As Congress debated sweeping immigration reform this spring, more than a million people took to the streets in demonstrations from Los Angeles to Washington, D.C. Clearly, the extraordinary turnout reflects strong concerns by immigrants and others about the tone of the debate in Washington.
But to get a deeper understanding of the views of immigrants, one had to go beyond the placards and protest chants. Many policymakers and journalists turned to the results of a well-timed poll, released in late March by New America Media, the first major survey of the very communities that would be most affected by policies under consideration.
"The poll gave immigrants the first chance to participate in the debate rather than be targets of the debate," says Sandy Close, executive director of New America Media.
The poll's findings helped explain immigrants' hostility to the main provisions of the bill passed late last year by the House of Representatives, the harshest of the reforms under consideration, but it also revealed that neither political party gets very high marks on immigration issues.
"The poll gave immigrants the first chance to participate in the debate rather than be targets of the debate," said Sandy Close, executive director of New America Media, which is using a grant from The James Irvine Foundation to help inform public understanding on a range of significant policy issues.
The national survey by Sergio Bendixen, a Miami-based pollster, interviewed 800 legal immigrants, from 43 countries, living in 47 states — a cross-section designed to mirror the makeup of the 26 million legal immigrants in the United States. In addition to New America Media, the poll was co-sponsored by the Center for American Progress and the Leadership Conference on Civil Rights Education Fund.
The poll probed the attitudes of legal immigrants toward the estimated 11 million illegal immigrants living in the United States. And the findings helped to dispel a frequent claim by those who argue for more punitive laws: that undocumented workers are resented by those who have come here legally.
Bendixen's survey found little evidence for that resentment. On the contrary, the poll found that legal immigrants in the United States view undocumented immigrants favorably and support legislation that would give them a path to citizenship.
Eighty-one percent of legal immigrants said they think undocumented workers are taking jobs that legal residents do not want to do, rather than taking jobs away from them. And 73 percent said that illegal immigrants help the economy by providing low-cost labor, while only 17 percent said they hurt the economy by driving down wages.
Overall, legal immigrants expressed alarm at the tone and substance of the current political debate on immigration policy. Two-thirds of people polled believe that anti-immigration sentiment is growing in the United States, and more than half said it has affected them and their families personally.

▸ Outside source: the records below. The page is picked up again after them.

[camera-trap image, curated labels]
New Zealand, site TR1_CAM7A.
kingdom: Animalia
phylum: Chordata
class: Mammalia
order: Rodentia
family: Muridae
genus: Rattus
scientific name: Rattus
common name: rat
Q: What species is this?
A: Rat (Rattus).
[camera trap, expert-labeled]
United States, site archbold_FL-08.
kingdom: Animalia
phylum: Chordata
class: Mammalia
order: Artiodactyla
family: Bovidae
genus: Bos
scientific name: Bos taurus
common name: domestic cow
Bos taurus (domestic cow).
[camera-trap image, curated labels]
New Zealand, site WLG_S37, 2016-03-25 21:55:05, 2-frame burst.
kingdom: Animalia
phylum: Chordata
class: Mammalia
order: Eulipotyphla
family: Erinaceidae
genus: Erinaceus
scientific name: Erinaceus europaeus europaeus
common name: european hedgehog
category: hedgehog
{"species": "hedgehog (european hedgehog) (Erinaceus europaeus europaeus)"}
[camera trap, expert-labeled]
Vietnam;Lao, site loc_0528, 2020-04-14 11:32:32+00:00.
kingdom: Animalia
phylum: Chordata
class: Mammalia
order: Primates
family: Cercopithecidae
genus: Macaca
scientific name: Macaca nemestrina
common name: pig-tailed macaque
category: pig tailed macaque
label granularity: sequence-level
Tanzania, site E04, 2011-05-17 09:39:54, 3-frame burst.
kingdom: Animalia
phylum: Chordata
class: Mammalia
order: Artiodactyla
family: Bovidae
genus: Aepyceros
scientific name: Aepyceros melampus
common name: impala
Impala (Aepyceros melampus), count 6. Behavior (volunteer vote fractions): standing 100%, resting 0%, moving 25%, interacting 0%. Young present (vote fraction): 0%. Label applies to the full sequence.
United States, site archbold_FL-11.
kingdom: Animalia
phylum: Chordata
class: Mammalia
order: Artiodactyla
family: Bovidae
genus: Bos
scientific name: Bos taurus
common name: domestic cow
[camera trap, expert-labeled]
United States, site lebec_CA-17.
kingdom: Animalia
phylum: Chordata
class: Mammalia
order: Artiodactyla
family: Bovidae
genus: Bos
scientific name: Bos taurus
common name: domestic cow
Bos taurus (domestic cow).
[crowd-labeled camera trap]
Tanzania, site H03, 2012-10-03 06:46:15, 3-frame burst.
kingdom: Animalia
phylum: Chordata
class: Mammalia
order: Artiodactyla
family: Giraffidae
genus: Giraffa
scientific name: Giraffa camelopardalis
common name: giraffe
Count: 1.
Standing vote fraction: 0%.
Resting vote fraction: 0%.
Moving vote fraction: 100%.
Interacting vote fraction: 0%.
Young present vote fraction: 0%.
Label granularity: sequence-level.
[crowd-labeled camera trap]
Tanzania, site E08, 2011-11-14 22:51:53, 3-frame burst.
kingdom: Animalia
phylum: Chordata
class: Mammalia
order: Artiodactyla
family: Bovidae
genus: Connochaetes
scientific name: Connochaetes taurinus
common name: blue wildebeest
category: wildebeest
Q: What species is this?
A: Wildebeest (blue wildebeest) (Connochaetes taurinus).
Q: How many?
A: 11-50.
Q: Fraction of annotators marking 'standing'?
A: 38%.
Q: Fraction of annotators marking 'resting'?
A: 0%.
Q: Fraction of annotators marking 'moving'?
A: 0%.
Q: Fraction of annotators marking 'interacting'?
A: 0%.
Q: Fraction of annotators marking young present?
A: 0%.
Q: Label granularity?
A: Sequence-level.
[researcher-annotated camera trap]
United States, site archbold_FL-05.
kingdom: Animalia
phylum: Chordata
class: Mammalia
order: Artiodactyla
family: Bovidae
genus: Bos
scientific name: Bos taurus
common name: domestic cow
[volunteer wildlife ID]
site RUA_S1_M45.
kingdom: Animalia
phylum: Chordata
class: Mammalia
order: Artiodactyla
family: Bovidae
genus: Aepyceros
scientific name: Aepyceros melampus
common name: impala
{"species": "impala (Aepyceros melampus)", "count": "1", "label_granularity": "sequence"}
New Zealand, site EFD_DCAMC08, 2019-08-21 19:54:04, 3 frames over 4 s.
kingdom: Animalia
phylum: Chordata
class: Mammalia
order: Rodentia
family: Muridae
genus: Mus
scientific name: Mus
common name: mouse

Legal immigrants give all the major political parties fairly low ratings on immigration issues. While only 22 percent said the Republican Party was doing a good job, the Democratic Party did not fare much better, with only about a third of legal immigrants giving them a positive rating.
"New America Media's polling educates policymakers and the public about the perspectives of communities whose opinions are often under the radar screen," noted Amy Dominguez-Arms, Irvine's Program Director of California Perspectives. "Their polls reveal both interesting commonalities and areas of differences on important policy issues among California's diverse, multi-lingual population."
The James Irvine Foundation's support to New America Media extends beyond its polling on significant state and national issues and includes support for New America Media's role in strengthening ethnic media's capacity to report on California policy issues, via its news service and through new journalism fellowship programs.